**Extrait du document**:
......

Après la visite à Kyiv en juillet du ministre français des Affaires étrangères, Jean-Noël Barrot, il a été annoncé que l'Ukraine et la France renforcent leur coopération en matière de défense, notamment dans les domaines de la défense aérienne, des drones et des missiles, et s'apprêtent aussi à conclure un accord de partenariat stratégique. Mais ce ne sont pas les seuls domaines dans lesquels les deux pays développent leur coopération.
Grégoire Dattée est expert en audit, comptabilité et conseil fiscal avec une expérience de 25 ans, dont plus de 17 ans passés en Ukraine, où il dirige le bureau de représentation ukrainien d'un réseau mondial de services d'audit, de fiscalité et de conseil. M. Dattée est conseiller du commerce extérieur de la France (CCEF) et membre du conseil d'administration de la Chambre de Commerce et d'Industrie Franco-Ukrainienne. Il a expliqué à Ukrinform les particularités du monde des affaires en temps de guerre, comment le « Made in Ukraine » devient une marque mondiale et pourquoi il appelle lui-même les étrangers à investir dès maintenant dans la reconstruction de l'Ukraine.

TOUS NOS CLIENTS OCCIDENTAUX POURSUIVENT LEURS ACTIVITÉS EN UKRAINE
— Grégoire, vous menez des activités en Ukraine depuis plus de 17 ans. Quel a été le facteur principal qui vous a poussé à pénétrer le marché ukrainien de l'audit à cette époque ?

......

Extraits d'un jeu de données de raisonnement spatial
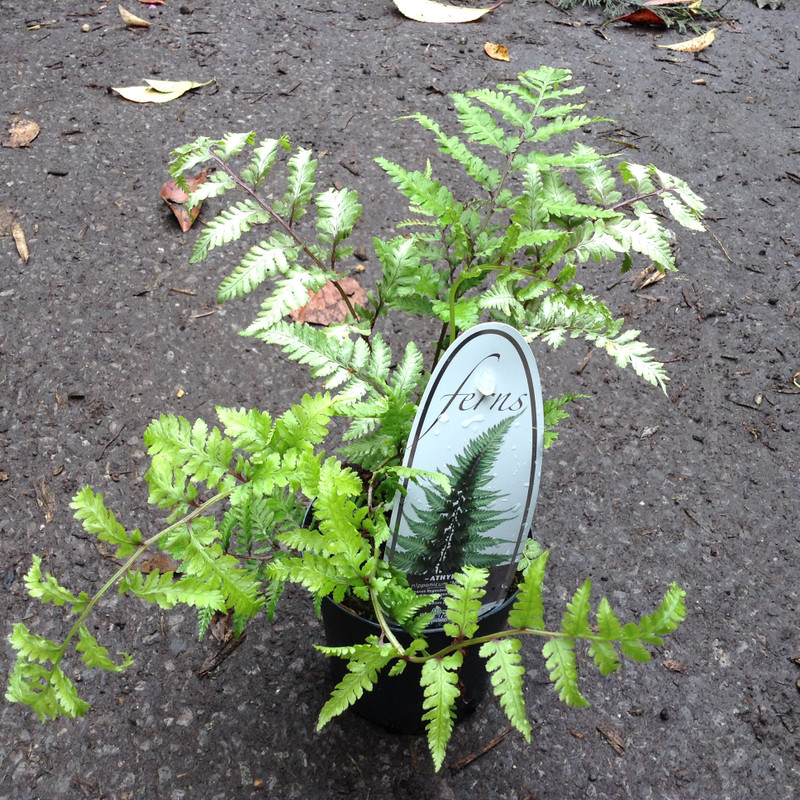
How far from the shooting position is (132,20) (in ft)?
11.2

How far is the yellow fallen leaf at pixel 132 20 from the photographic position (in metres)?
3.42

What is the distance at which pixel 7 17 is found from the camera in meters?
3.45

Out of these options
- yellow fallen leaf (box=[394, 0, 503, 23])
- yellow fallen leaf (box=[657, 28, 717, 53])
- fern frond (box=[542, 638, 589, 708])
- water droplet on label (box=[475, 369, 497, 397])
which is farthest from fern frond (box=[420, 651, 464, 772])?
yellow fallen leaf (box=[657, 28, 717, 53])

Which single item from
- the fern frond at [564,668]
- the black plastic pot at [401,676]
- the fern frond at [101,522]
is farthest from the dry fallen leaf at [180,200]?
the fern frond at [564,668]

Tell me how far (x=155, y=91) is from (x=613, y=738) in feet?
9.53

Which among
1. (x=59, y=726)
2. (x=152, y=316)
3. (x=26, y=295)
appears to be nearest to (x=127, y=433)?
(x=152, y=316)

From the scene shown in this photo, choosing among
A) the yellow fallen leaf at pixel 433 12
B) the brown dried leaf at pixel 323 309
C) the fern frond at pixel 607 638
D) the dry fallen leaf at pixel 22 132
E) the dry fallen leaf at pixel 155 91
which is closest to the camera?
the fern frond at pixel 607 638

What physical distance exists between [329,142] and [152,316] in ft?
3.50

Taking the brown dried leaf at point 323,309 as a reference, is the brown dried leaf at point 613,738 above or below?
below

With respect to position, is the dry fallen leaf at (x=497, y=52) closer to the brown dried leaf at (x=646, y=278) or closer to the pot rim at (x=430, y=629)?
the brown dried leaf at (x=646, y=278)

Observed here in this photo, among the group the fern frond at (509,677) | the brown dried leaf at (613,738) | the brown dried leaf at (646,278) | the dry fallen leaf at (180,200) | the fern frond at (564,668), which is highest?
the fern frond at (564,668)

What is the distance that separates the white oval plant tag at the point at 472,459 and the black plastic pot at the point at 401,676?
108 millimetres

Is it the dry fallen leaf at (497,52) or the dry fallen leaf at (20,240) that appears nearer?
the dry fallen leaf at (20,240)

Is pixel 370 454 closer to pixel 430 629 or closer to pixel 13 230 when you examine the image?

......

Recopiez à l'identique, s'il vous plaît, le passage de l'article sur la coopération franco-ukrainienne qui s'ouvre sur les mots « Après la visite » et se referme sur « développent leur coopération. ». Ces enregistrements sont tirés d'une autre source.

Après la visite à Kyiv en juillet du ministre français des Affaires étrangères, Jean-Noël Barrot, il a été annoncé que l'Ukraine et la France renforcent leur coopération en matière de défense, notamment dans les domaines de la défense aérienne, des drones et des missiles, et s'apprêtent aussi à conclure un accord de partenariat stratégique. Mais ce ne sont pas les seuls domaines dans lesquels les deux pays développent leur coopération.